Published in the Acta biomaterialia in 2013. The originial version is available from the original publisher or via the doi: dx.doi.org/10.1016/j.actbio.2012.12.021. A preprint version may be available in the NUI Galway Aran Repository. A list of papers citing this article can be found on Google Scholar. The abstract, citation, and some sample pages are shown below.

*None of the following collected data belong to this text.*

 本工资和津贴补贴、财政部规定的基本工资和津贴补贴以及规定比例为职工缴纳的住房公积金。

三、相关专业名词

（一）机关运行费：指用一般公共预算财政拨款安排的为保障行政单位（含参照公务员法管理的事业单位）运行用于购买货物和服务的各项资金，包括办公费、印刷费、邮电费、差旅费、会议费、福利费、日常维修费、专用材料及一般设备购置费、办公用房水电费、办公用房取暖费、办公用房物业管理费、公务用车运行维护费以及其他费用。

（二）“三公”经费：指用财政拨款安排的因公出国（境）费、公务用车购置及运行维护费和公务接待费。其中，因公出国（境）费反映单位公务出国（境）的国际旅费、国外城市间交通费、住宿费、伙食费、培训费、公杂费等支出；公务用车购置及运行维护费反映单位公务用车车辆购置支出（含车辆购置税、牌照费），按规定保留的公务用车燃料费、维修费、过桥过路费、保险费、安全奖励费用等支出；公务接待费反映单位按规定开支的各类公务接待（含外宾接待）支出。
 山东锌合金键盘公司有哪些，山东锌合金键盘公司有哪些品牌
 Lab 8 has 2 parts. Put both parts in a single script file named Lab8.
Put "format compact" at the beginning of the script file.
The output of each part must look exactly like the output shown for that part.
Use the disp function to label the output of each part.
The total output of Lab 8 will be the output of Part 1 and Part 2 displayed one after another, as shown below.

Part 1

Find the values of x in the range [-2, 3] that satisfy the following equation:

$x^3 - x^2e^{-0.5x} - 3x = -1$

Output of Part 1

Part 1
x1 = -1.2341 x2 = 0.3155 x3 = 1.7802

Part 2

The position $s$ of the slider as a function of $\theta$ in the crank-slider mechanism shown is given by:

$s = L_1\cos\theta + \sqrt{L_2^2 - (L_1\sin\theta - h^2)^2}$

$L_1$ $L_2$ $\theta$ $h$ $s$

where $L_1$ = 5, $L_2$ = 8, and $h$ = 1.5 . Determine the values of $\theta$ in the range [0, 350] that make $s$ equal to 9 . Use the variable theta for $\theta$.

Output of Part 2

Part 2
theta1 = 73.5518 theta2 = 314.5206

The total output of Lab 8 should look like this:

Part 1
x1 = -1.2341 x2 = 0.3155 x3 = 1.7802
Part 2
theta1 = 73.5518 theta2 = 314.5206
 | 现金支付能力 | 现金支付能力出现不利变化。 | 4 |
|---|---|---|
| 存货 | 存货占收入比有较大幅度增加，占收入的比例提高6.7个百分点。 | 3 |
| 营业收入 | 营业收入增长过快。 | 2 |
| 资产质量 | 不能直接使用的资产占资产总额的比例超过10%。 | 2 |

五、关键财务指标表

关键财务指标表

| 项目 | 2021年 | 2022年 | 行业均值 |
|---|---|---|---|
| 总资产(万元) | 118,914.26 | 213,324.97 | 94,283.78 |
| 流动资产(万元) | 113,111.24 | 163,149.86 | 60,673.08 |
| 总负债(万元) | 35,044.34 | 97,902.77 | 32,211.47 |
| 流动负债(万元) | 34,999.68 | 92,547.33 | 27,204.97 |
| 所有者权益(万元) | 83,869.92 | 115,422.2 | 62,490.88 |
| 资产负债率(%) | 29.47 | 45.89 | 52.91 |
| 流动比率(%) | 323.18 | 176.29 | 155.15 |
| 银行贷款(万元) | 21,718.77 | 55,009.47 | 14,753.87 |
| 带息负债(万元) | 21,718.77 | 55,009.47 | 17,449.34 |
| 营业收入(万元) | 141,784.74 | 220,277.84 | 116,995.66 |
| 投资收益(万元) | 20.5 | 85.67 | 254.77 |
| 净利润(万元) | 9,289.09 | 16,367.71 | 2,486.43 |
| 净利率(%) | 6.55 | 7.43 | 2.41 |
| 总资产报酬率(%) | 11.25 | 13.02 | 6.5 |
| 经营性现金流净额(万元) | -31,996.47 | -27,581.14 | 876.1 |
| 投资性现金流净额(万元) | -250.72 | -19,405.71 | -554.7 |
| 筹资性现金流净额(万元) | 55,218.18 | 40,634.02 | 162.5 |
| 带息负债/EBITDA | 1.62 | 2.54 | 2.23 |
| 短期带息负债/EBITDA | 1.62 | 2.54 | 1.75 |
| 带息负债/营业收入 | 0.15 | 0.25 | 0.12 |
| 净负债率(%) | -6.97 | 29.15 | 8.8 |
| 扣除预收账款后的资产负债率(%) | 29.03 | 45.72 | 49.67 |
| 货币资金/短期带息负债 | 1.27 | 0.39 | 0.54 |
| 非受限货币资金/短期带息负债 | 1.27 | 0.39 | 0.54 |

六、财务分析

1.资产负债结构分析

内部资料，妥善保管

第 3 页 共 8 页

Sample pages Previous experimental studies have determined local strain fields for both healthy and degenerate cartilage tissue during mechanical loading. However, the biomechanical response of chondrocytes in situ, in particular the response of the actin cytoskeleton to physiological loading conditions, is poorly understood. In the current study a three-dimensional (3-D) representative volume element (RVE) for cartilage tissue is created, comprising a chondrocyte surrounded by a pericellular matrix and embedded in an extracellular matrix. A 3-D active modelling framework incorporating actin cytoskeleton remodelling and contractility is implemented to predict the biomechanical behaviour of chondrocytes. Physiological and abnormal strain fields, based on the experimental study of Wong and Sah (J. Orthop. Res. 2010; 28: 1554–1561), are applied to the RVE. Simulations demonstrate that the presence of a focal defect significantly affects cellular deformation, increases the stress experienced by the nucleus, and alters the distribution of the actin cytoskeleton. It is demonstrated that during dynamic loading cyclic tension reduction in the cytoplasm causes continuous dissociation of the actin cytoskeleton. In contrast, during static loading significant changes in cytoplasm tension are not predicted and hence the rate of dissociation of the actin cytoskeleton is reduced. It is demonstrated that chondrocyte behaviour is affected by the stiffness of the pericellular matrix, and also by the anisotropy of the extracellular matrix. The findings of the current study are of particular importance in understanding the biomechanics underlying experimental observations such as actin cytoskeleton dissociation during the dynamic loading of chondrocytes.

Please cite this article as: Dowling, E. P., Ronan, W., & McGarry, J. P. (2013). Computational investigation of in situ chondrocyte deformation and actin cytoskeleton remodelling under physiological loading. Acta biomaterialia, 9(4), 5943-5955.